▶ **EXCERPTED TEXT**:
-- Opening Marker --

Washington, D.C. — The U.S. immigration system is facing an unprecedented challenge as the U.S. Citizenship and Immigration Services (USCIS) grapples with a record backlog of more than 11.6 million pending immigration applications and petitions, affecting millions of immigrants, families, employers, and businesses across the United States.
According to the latest available USCIS data and independent analyses, the agency’s pending caseload has more than tripled over the past decade. The backlog stood at approximately 3.5 million cases in 2016 but climbed to nearly 11.6 million by the end of Fiscal Year 2025, making it the largest in USCIS history.
The growing backlog spans nearly every immigration benefit administered by USCIS. These include family-sponsored petitions, employment-based immigration applications, adjustment of status (green card) applications, work authorization documents, naturalization requests, Temporary Protected Status (TPS), humanitarian programs, and affirmative asylum applications. More than 1.5 million affirmative asylum applications alone remain pending, while hundreds of thousands of family- and employment-based petitions continue to await adjudication.
Immigration experts attribute the mounting delays to a combination of factors, including a sharp increase in new applications, reduced case completions, staffing shortages, funding constraints, expanded security screening, and operational challenges that have persisted since the COVID-19 pandemic. During 2025, USCIS completed significantly fewer cases than in previous years while new filings continued to rise, causing the backlog to grow even further.

-- Closing Marker --

▶ **INFORMATION SUPPLIED**:
-- Opening Marker --

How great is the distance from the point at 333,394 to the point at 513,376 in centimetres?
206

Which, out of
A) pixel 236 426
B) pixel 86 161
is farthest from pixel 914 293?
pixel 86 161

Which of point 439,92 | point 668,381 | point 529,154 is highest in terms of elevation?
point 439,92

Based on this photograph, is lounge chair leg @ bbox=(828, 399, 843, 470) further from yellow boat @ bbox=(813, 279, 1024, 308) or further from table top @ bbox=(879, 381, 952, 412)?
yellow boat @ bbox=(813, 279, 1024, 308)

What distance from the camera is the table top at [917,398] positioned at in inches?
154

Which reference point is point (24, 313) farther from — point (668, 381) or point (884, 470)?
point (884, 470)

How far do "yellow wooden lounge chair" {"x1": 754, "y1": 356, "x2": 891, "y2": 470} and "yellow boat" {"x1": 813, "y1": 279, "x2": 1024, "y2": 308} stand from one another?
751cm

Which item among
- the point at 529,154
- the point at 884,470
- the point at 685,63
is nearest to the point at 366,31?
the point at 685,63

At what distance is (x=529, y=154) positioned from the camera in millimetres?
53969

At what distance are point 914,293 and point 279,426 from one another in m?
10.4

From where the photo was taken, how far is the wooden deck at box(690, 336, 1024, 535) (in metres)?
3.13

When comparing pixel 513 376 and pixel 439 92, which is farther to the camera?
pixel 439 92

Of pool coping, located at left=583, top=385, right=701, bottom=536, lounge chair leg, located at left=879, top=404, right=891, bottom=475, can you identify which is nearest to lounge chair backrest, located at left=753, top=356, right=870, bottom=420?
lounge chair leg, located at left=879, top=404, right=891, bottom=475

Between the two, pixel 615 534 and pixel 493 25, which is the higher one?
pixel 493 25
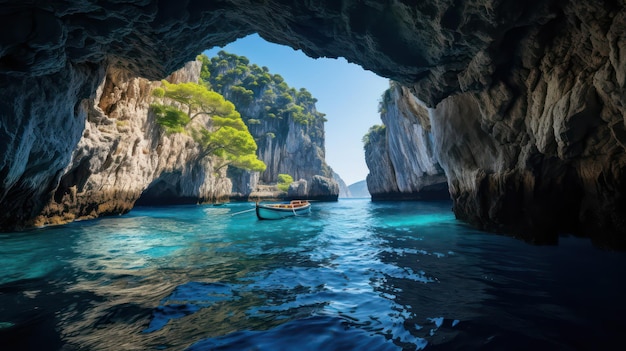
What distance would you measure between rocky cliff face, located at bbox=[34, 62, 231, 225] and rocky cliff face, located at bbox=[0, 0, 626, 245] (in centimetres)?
276

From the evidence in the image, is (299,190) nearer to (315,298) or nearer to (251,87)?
(251,87)

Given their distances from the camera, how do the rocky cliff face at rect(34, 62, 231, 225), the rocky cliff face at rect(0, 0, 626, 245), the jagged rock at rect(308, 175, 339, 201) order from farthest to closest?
1. the jagged rock at rect(308, 175, 339, 201)
2. the rocky cliff face at rect(34, 62, 231, 225)
3. the rocky cliff face at rect(0, 0, 626, 245)

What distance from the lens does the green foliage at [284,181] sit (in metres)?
59.4

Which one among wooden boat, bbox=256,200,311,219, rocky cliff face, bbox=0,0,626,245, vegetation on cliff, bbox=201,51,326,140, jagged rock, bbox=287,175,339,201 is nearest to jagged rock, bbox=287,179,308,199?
jagged rock, bbox=287,175,339,201

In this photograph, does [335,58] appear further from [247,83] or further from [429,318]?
[247,83]

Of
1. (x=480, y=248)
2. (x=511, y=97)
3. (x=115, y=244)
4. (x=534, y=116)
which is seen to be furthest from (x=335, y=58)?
(x=115, y=244)

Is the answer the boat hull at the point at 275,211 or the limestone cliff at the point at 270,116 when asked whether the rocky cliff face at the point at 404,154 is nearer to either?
the boat hull at the point at 275,211

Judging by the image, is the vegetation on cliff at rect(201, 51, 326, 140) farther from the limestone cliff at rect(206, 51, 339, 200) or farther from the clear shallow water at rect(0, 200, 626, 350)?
the clear shallow water at rect(0, 200, 626, 350)

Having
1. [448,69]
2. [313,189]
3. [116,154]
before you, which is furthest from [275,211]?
[313,189]

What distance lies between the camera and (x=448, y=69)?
854cm

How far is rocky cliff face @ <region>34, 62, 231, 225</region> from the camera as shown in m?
13.9

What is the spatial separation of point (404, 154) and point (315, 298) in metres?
32.6

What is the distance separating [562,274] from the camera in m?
5.25

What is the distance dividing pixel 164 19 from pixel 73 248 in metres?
7.06
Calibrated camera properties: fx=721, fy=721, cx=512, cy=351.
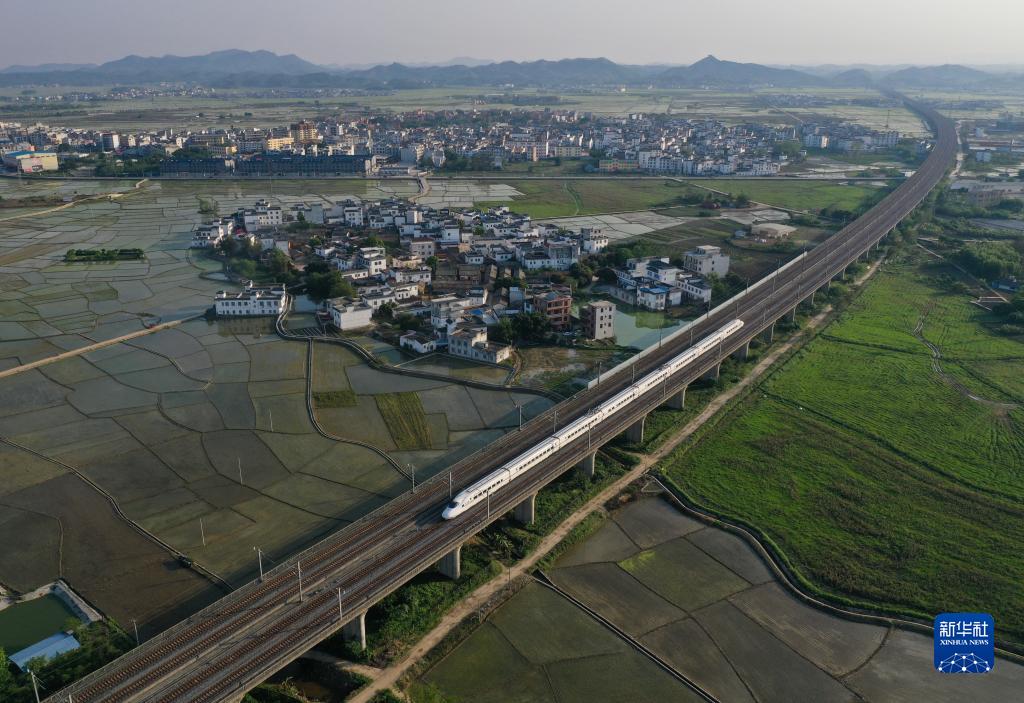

-- Closing Marker --

▶ **DESCRIPTION OF THE TASK**:
In the text on the USCIS backlog, about how many cases were pending in 2016?

▶ **RESPONSE**:
Approximately 3.5 million cases.